He also said the same thing regarding Muslims who left the religion. Apostasy is widely regarded as a hudud crime in many Muslim countries, where punishments under Islamic law are mandated and fixed by Allah as per Islam.
“There are unambiguous verses in the Quran regarding their freedom to do so. Allah said [in the Quran:], 'There is no coercion in religion.” Al-Ghamdi said, citing the famous verse 256 of the second surah or chapter of the Quran.
“This is an unambiguous verse, and it applies to an infidel before his conversion to Islam, as well as to people who converted and then became apostates. They are free to do so, as Allah made it clear in the verse, 'There is no coercion in religion,” he said, reiterating his previous argument.
"There isn't an explicit verse in the Quran saying that an apostate should be killed as a punishment for his apostasy." Al-Ghamdi concluded.
But Abd Al-Rahman Abd Al-Karim of the Saudi Fiqh Association has a different argument regarding the punishment for apostasy in Islam.
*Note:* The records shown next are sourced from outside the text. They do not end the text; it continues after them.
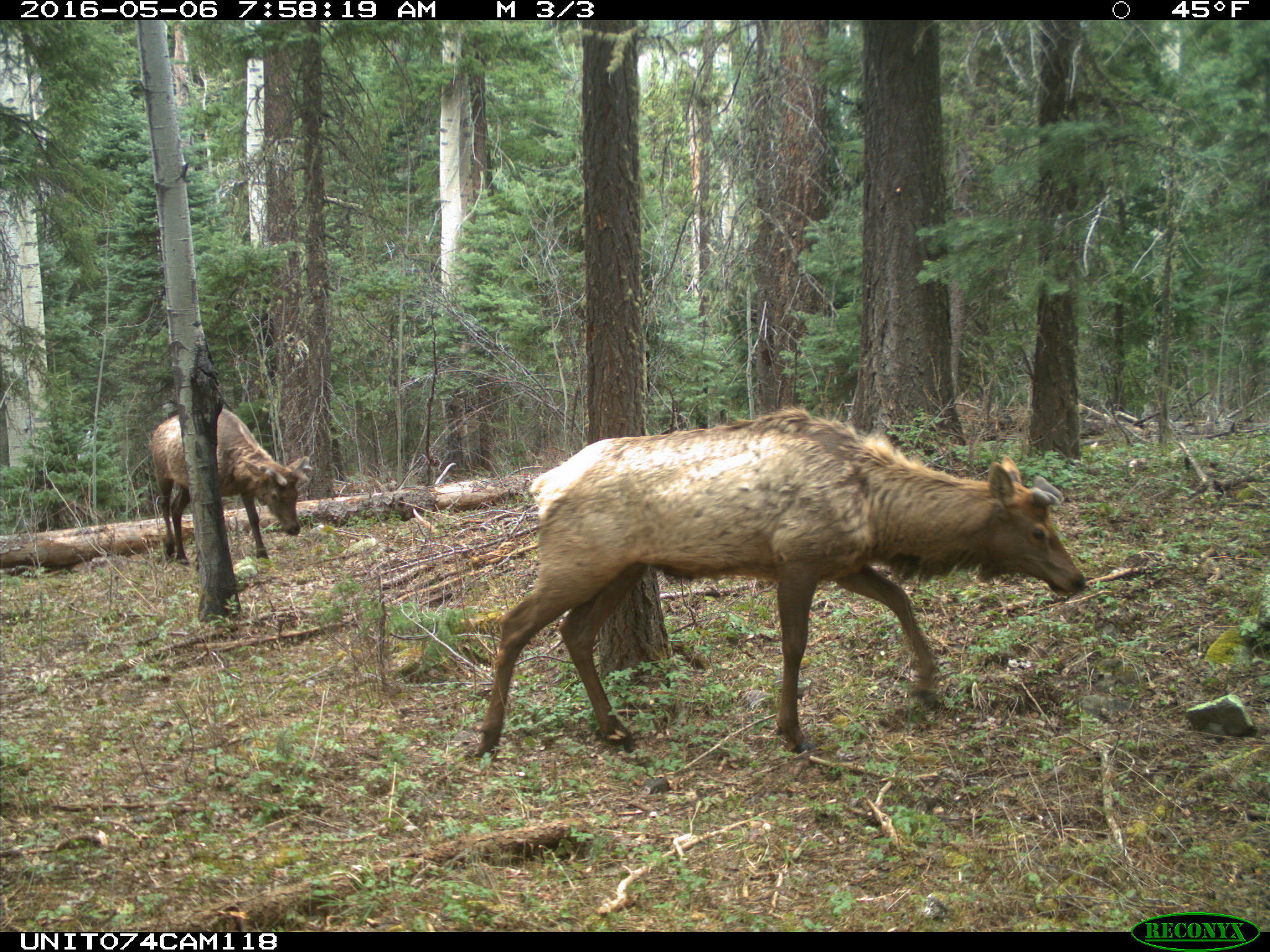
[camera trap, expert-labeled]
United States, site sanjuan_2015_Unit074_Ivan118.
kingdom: Animalia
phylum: Chordata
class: Mammalia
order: Artiodactyla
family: Cervidae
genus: Cervus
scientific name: Cervus elaphus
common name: red deer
Cervus elaphus (red deer).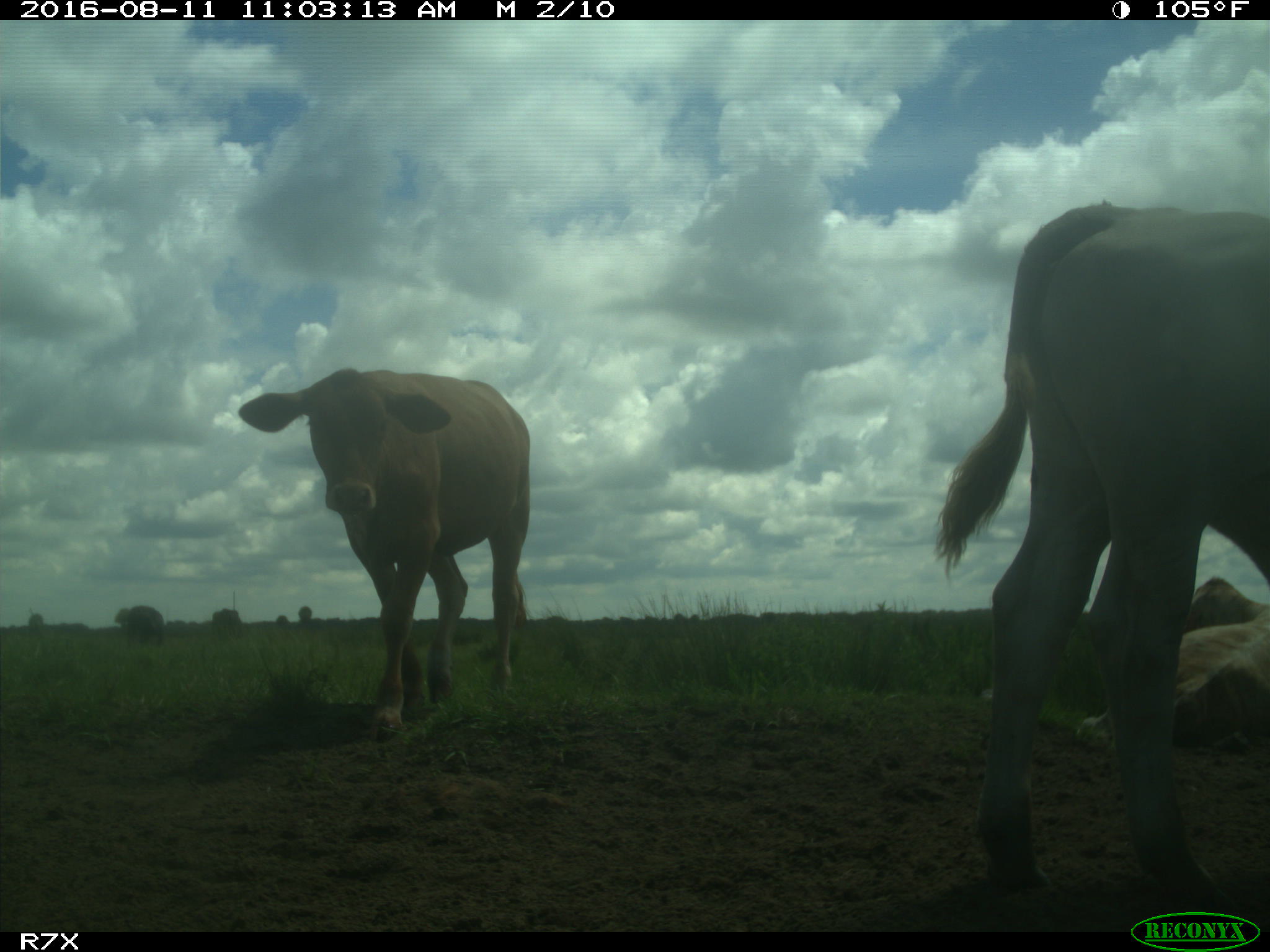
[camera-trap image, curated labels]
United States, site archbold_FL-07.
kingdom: Animalia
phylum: Chordata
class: Mammalia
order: Artiodactyla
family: Bovidae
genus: Bos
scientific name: Bos taurus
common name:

He claims that most Islamic schools of jurisprudence, such as the Shāfiʿī and Ḥanafī schools, agree that the death penalty should be the punishment for apostates of Islam. Abd Al-Karim also cited the Prophet Muhammad regarding apostasy.
"There has been consensus among Islamic jurisprudents about the punishment for apostasy. First of all, according to a hadith, the Prophet Muhammad said: 'He who changes his religion — kill him,” Abd Al-Karim said, citing a hadith or saying attributed to the Prophet.
“In addition, when some people renounced Islam after the death of the Prophet Muhammad, [Caliph] Abu Bakr said: 'By Allah, I will kill those who renounced Allah's religion!' And indeed, he applied the [death] punishment in that case,” he also added.
Abd Al-Karim also said that punishments for crimes like apostasy are beyond question, adding that seven religious punishments are mentioned in the Quran, and anyone is free to doubt these punishments.
When the interviewer asked about the seven religious punishments in Quran, Abd Al-Karim mentioned “highway robbery, fornication, homosexuality, drinking alcohol, apostasy, murder, and theft.” He also said that the punishments for these crimes are mentioned in the Quran.
In 10 Muslim-majority countries, including Saudi Arabia, apostasy or leaving Islam is punishable by death. In many other countries, converting a Muslim to a different religion is illegal, and apostates face social stigma and persecution frequently.